You’re running your own race and you can only find the start line when you’re looking for it, not through your phone.

 

Chase your dreams

Roys Peak, Wanaka, New Zealand.
Photo by Aaron Sebastian on Unsplash

We’re all searching for purpose and meaning, and a lot of the time you can find it in the dreams you have.

If you’re lucky enough to have a big, lofty dream and you’re determined to get there, now is the time to start getting your foot onto the ladder and climb.

The feeling of progressing each day can be the most satisfying, and by knowing what you want to do, you’ll find energy and determination in getting there.

 

Keep in touch with your university friends

A group of friends laughing.
Photo by Helena Lopes on Unsplash

You will drift with some of your friends after university.

It’s just the unfortunate truth and this contributes towards post university blues. But physical proximity to someone doesn’t have to define your friendship. If you’re truly close, you could go a year without seeing each other and when you finally do catch up for a drink, it’ll feel like you’ve hardly been away. It’s important to keep connected and engaged with each other, so the odd text or call will do wonders in maintaining your friendship.

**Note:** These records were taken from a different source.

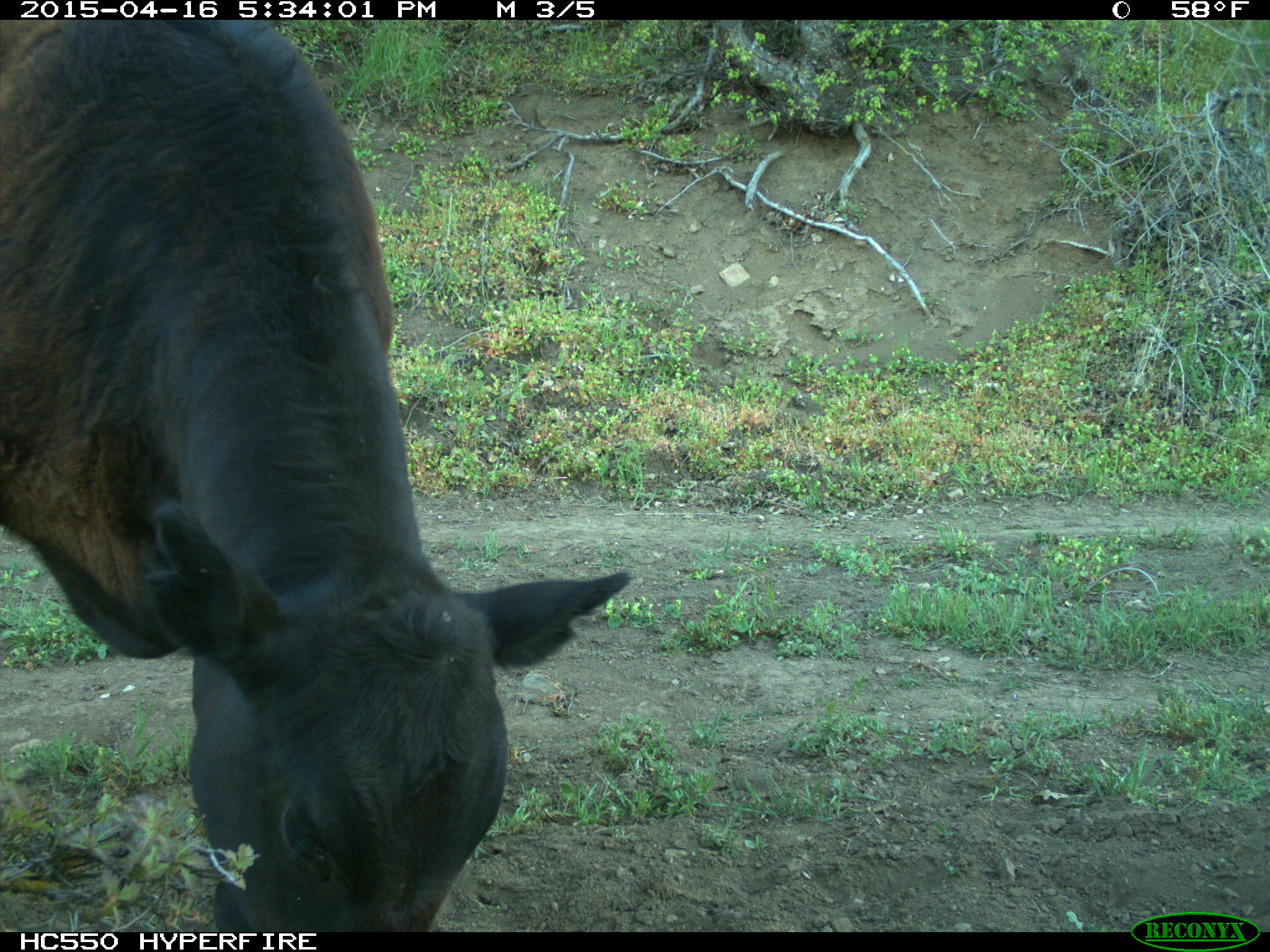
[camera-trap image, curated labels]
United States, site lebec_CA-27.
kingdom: Animalia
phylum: Chordata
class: Mammalia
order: Artiodactyla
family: Bovidae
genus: Bos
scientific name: Bos taurus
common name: domestic cow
Bos taurus (domestic cow).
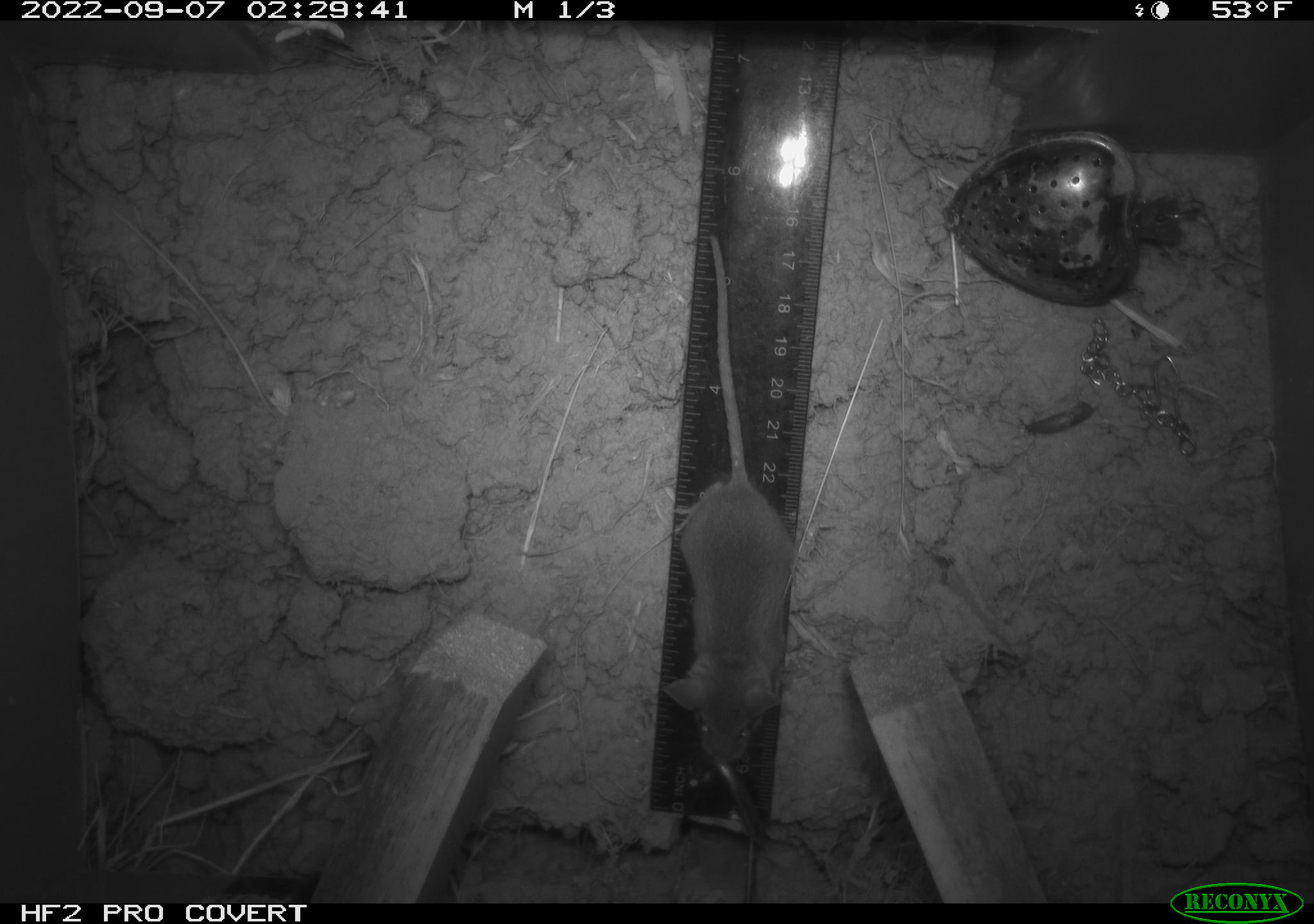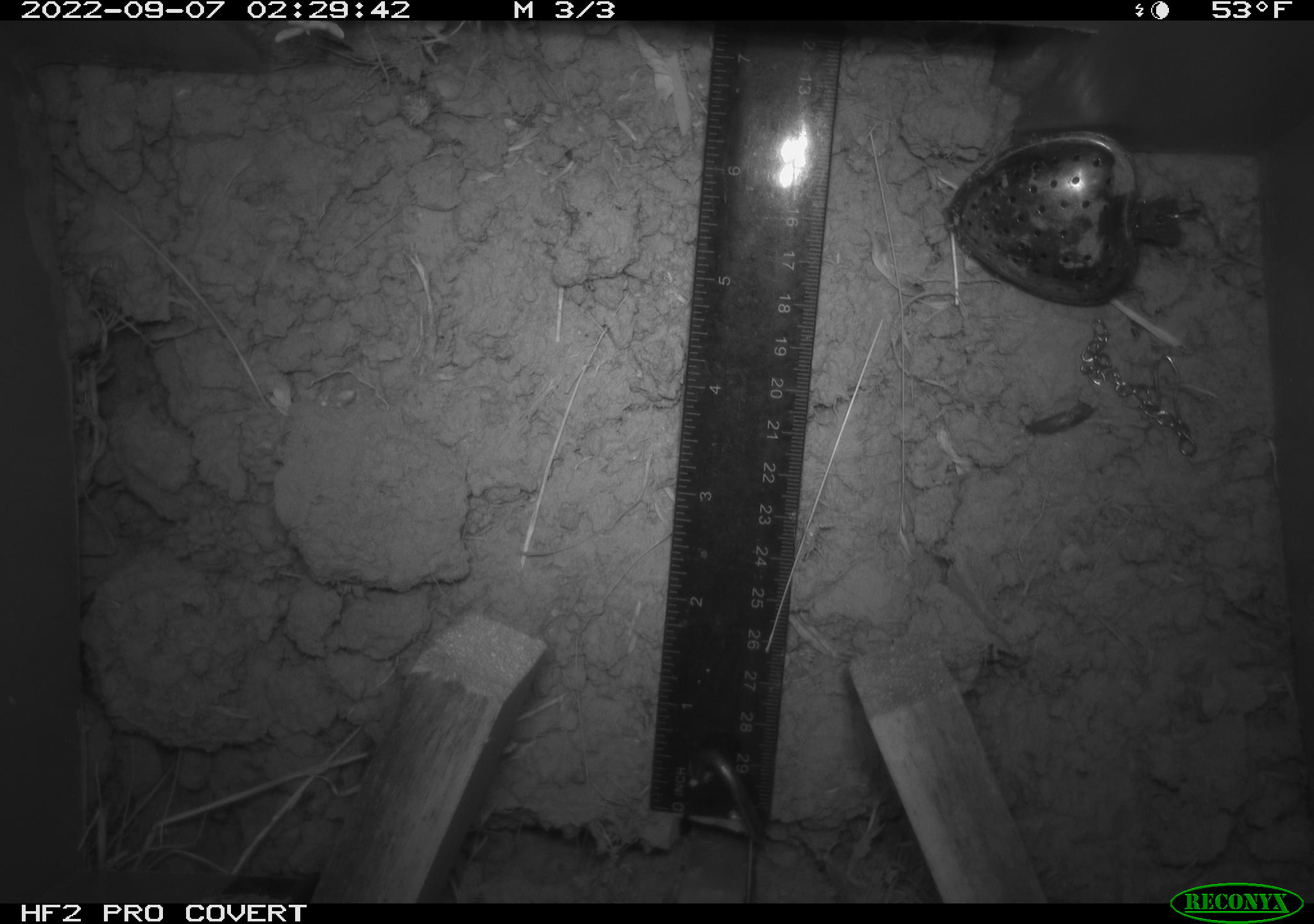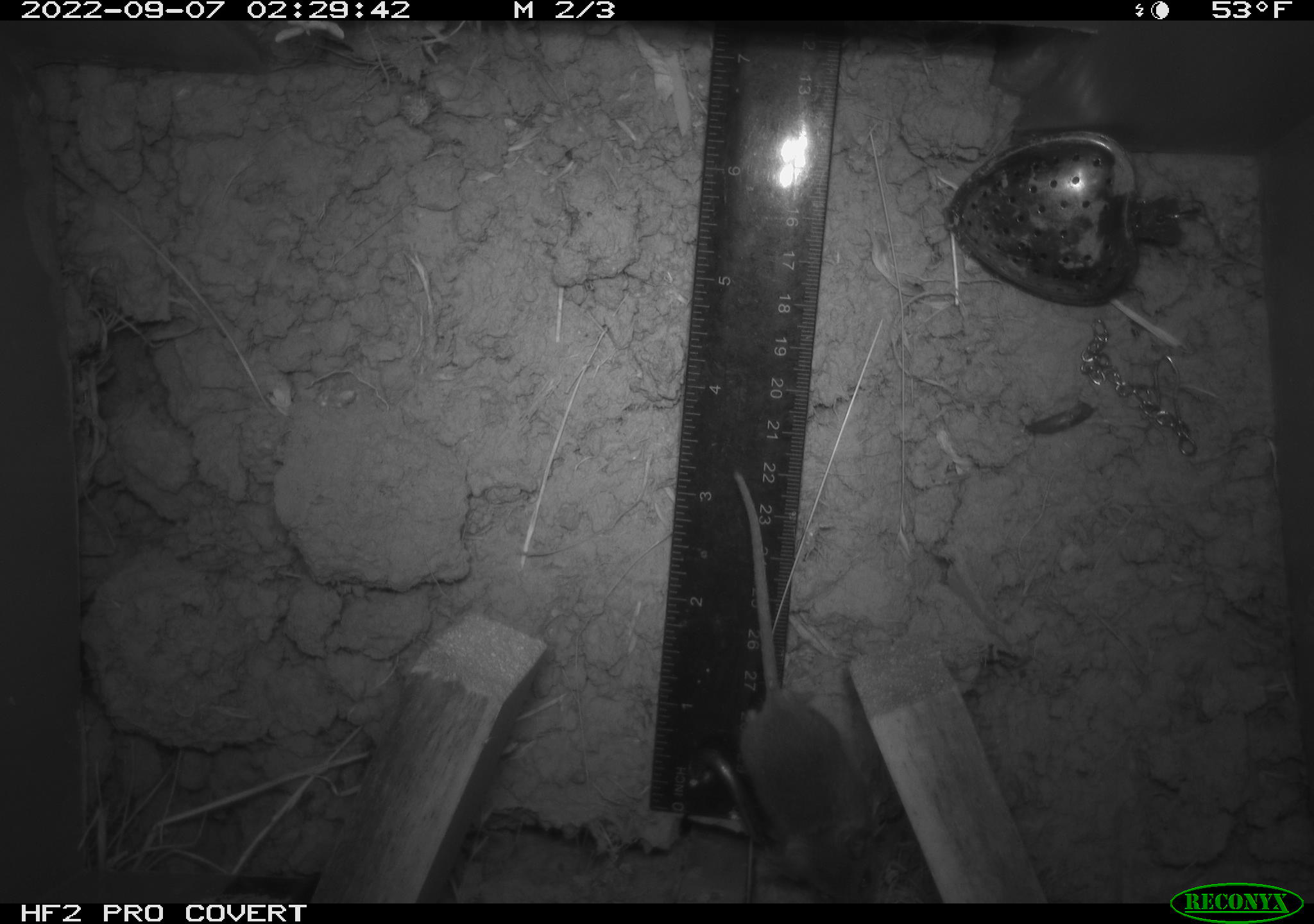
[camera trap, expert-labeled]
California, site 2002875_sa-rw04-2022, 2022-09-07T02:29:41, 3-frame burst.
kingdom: Animalia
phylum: Chordata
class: Mammalia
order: Rodentia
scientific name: Rodentia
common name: mouse species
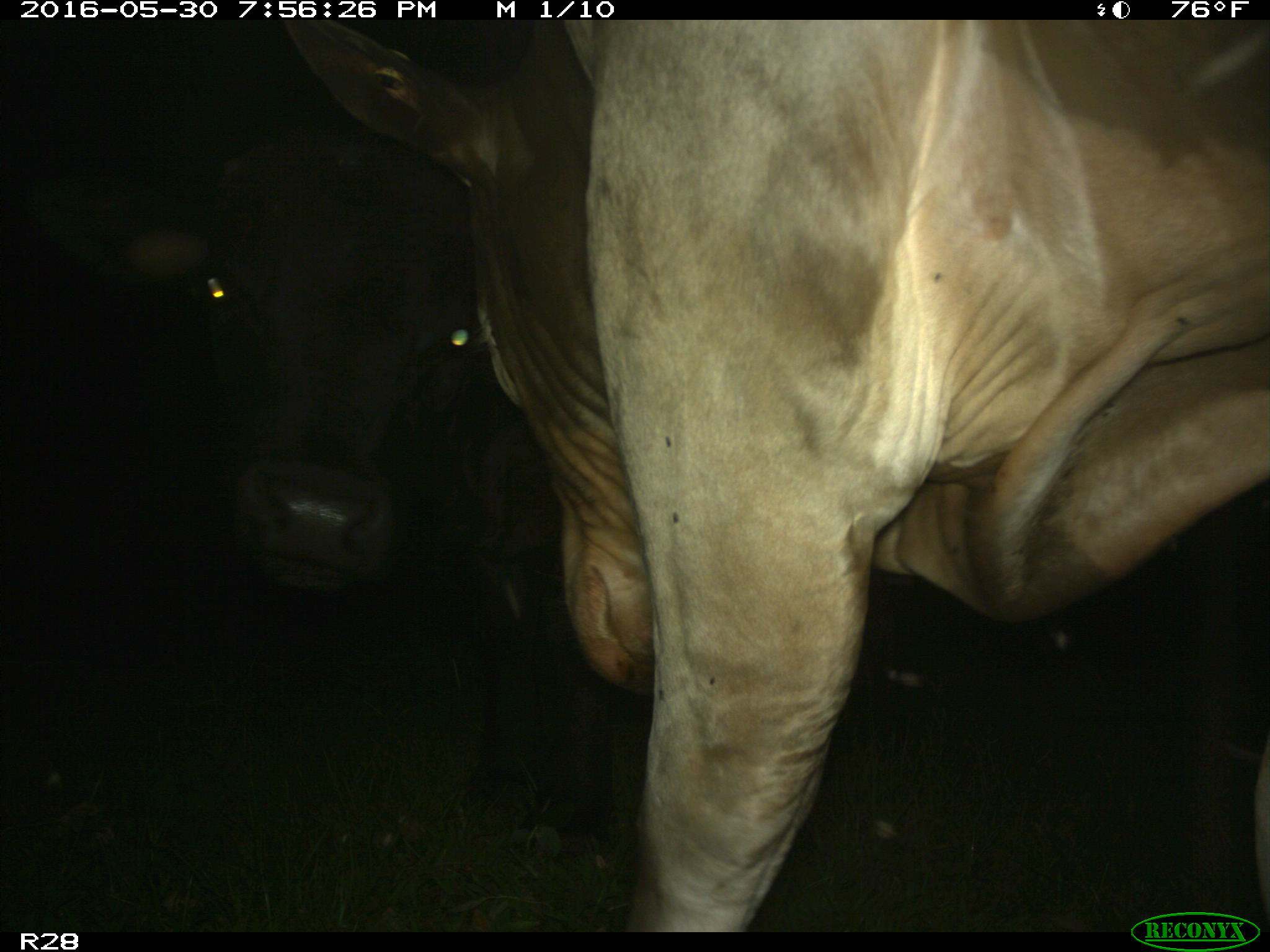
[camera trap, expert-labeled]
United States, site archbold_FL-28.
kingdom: Animalia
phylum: Chordata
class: Mammalia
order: Artiodactyla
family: Bovidae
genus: Bos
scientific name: Bos taurus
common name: domestic cow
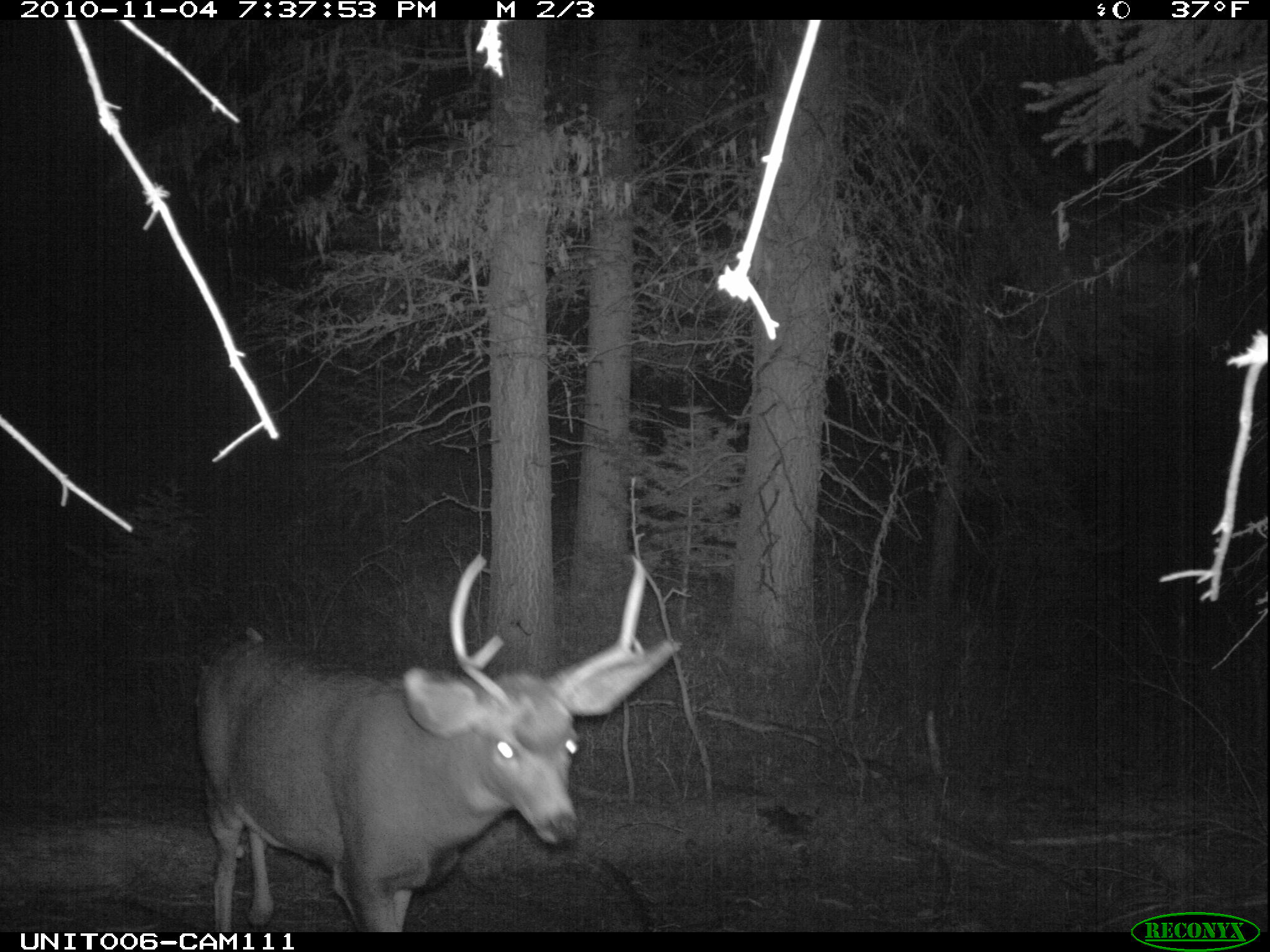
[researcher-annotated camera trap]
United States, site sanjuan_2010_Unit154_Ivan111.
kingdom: Animalia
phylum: Chordata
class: Mammalia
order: Artiodactyla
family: Cervidae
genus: Odocoileus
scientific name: Odocoileus hemionus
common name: mule deer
Odocoileus hemionus (mule deer).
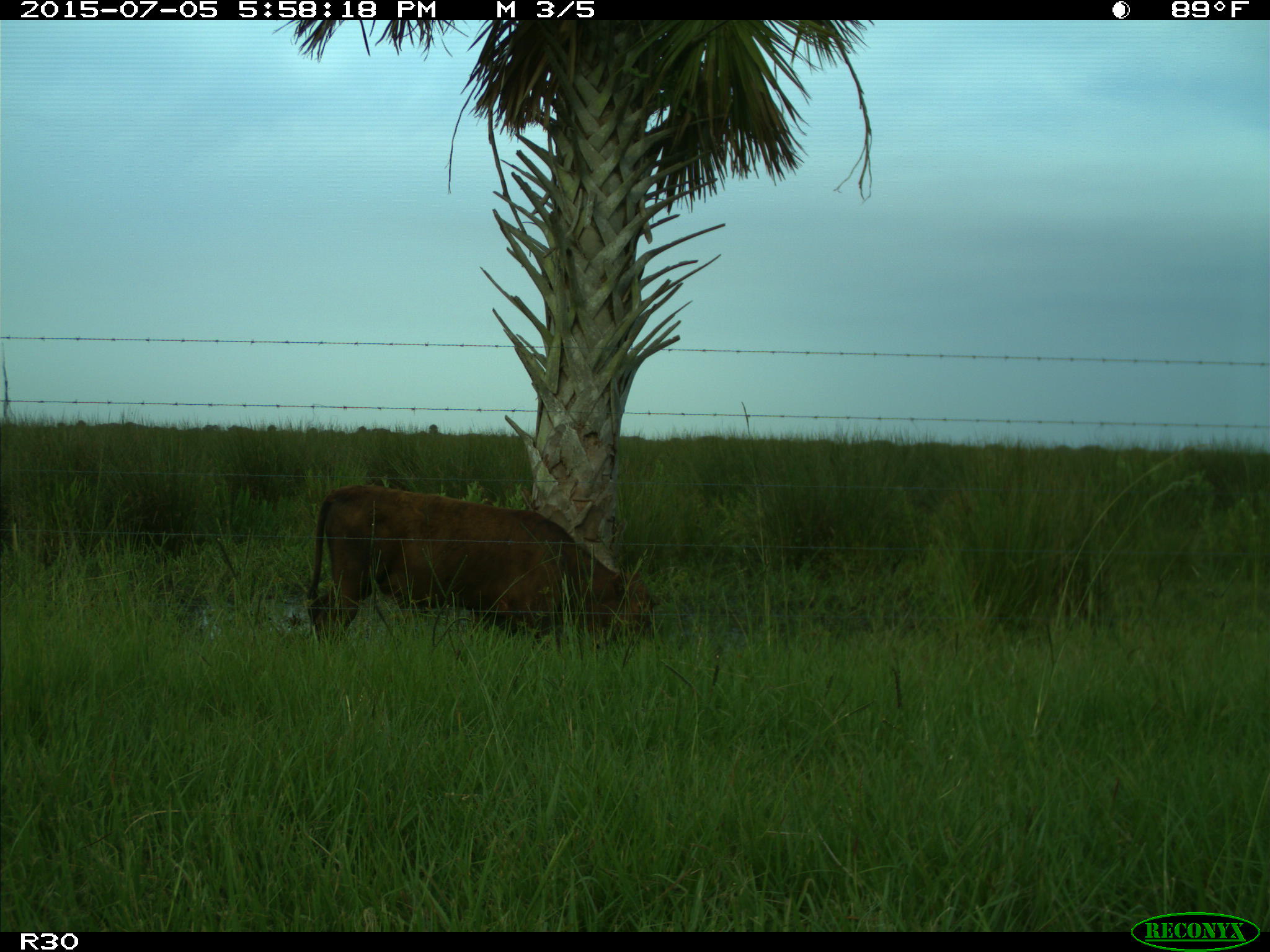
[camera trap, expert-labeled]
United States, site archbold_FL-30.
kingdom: Animalia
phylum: Chordata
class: Mammalia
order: Artiodactyla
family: Bovidae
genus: Bos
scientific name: Bos taurus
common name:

It’s important not to forget what you’ve been through and to make sure you keep those good people around you.

 

You’ll no doubt feel the post university blues to some degree.

The self-proclaimed “best days of your life” seem like they’ve come to an end.

But if you glance back and remember the fond memories without wishing to go back in time, you can use the good times to power you forward into the next chapter of your life.